B. There is no serious possibility of persecution or likely risk of harm in the IFA locations
[34] In the Decision, the RAD provided detailed and defensible reasons for its conclusion that the Singh family were not at risk for being supporters of the Khalistan movement. It determined that the Singh family had not demonstrated that they are active advocates of the Khalistan movement, that they have deeply held pro-Khalistan beliefs, or that the Indian authorities — including the Punjab police — would perceive them as Khalistani militants.

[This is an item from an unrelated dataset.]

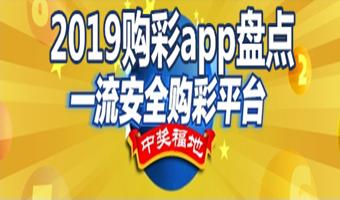 2019购彩app盘点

[35] In its reasons, the RAD explicitly recognized that a claimant cannot be asked to renounce deeply held beliefs or stop exercising their fundamental rights or conceal, refrain, or repress innate element of their identity to avoid persecution (Gur v Canada (Citizenship and Immigration), 2012 FC 992 at para 22 [Gur]). It also took note of item 12.8 of the NDP, which elaborates on the treatment of Khalistan supporters in India. However, in its examination of the available evidence, the RAD agreed with the RPD’s finding that the Singh family did not express their political views during their four years in Canada, other than participating in a few events and registering to vote in a referendum on Khalistan. As such, they were not active Khalistan supporters.

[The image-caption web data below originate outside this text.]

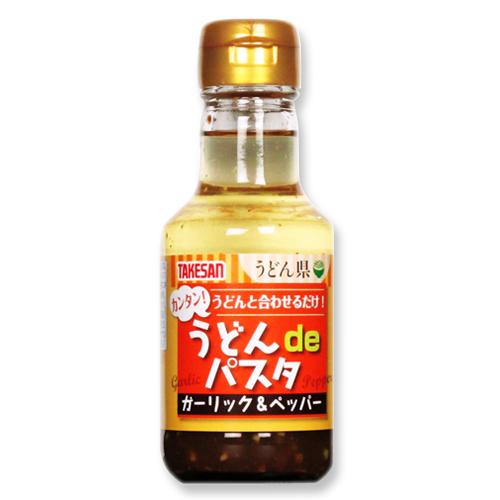 5031 うどんdeパスタ(ガーリック・ペッパー)(150ml)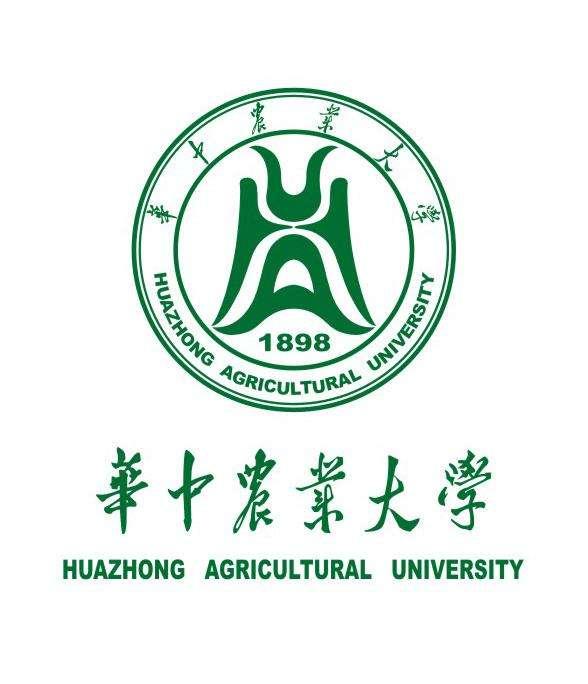 华中农业大学2020年成人教育招生简章_华中农业大学继续教育学院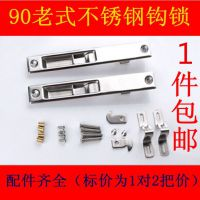 全国包邮牌90平移铝合金老式窗不锈钢窗锁钩锁推拉窗户锁扣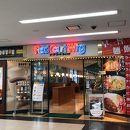 ドトールコーヒーショップ  鹿児島空港店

[36] Furthermore, the RAD offered three additional reasons in its analysis. First, it highlighted that, during his testimony before the RPD, Mr. Singh testified that he was not politically active in India, that he did not hold pro-Khalistan rallies but rather only participated in some (where he tried to recruit supporters), that he did not know of any pictures of him taken at the rallies or of any related social media posts showing or mentioning him, and that that he did not know when the referendum on a Khalistan state would take place. Second, the RAD pointed out that, apart from Ms. Kaur’s voter’s card for the referendum, there was no other evidence that she is an advocate for Khalistan. The evidence did not show that she participated in any pro-Khalistan events and she did not testify that she supports Khalistan at the RPD hearing. Third, the RAD noticed that, in their addendum to their basis of claim, the Singh family stated that the police are accusing them of being Khalistani militants. Yet, they failed to elaborate on this statement at the RPD hearing.
[37] In their submissions to the Court, the Singh family contend that the RAD’s determination on their lack of active advocacy for Khalistan or of deeply held Khalistan beliefs is “egregiously microscopic and unreasonable”

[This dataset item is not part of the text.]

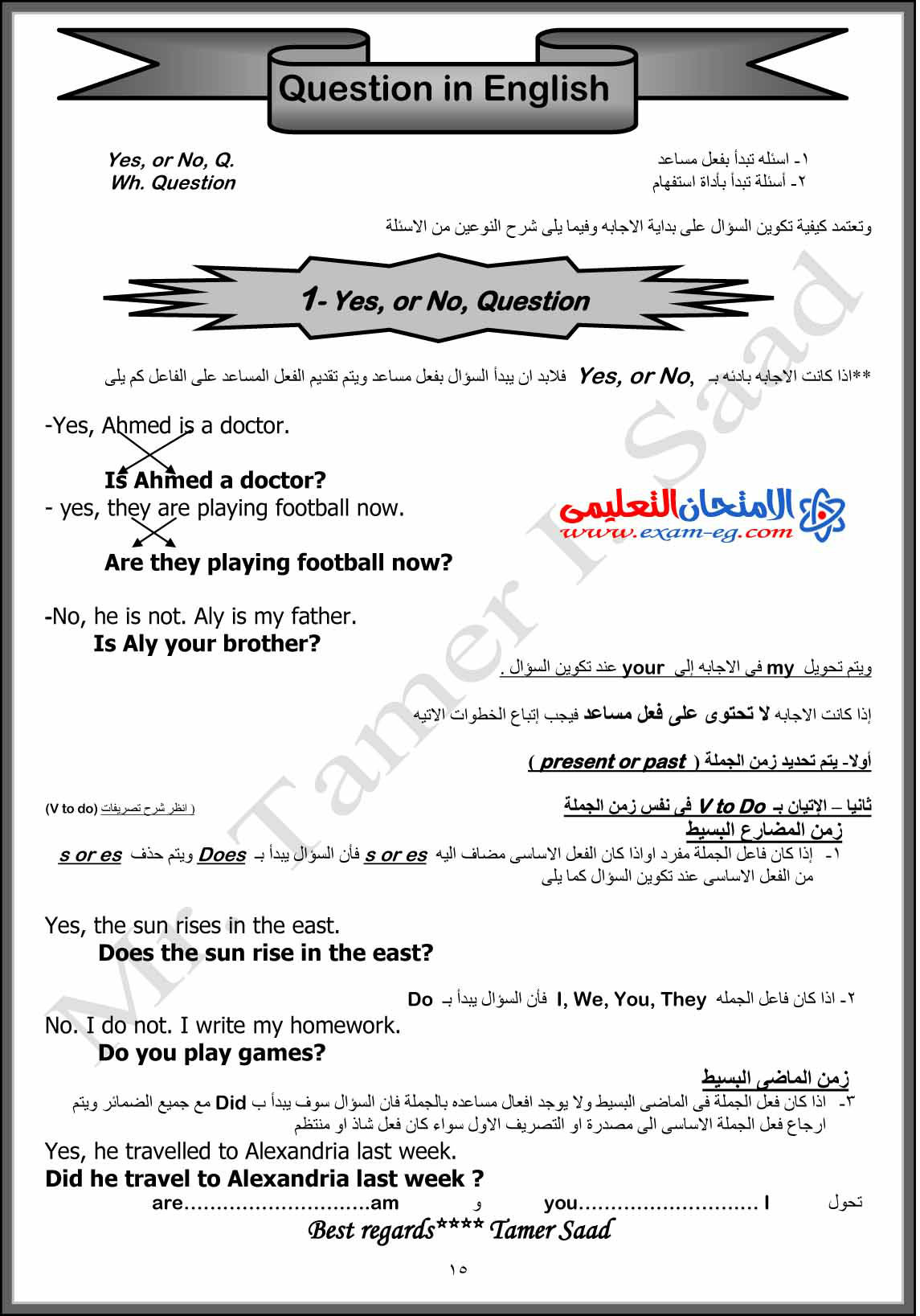 exam-eg.com_14428452404915.jpg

. They accuse the RAD of handpicking evidence. I do not agree with this reading of the RAD’s reasons. As the Minister noted in his submissions, there is nothing microscopic in considering the lack of risks faced by the Singh family in light of their timid support for the Khalistan movement (Singh v Canada (Citizenship and Immigration), 2024 FC 1290 at paras 26–28). On the contrary, as discussed above, the RAD considered the evidence as a whole and did not restrict its analysis to certain pieces of evidence.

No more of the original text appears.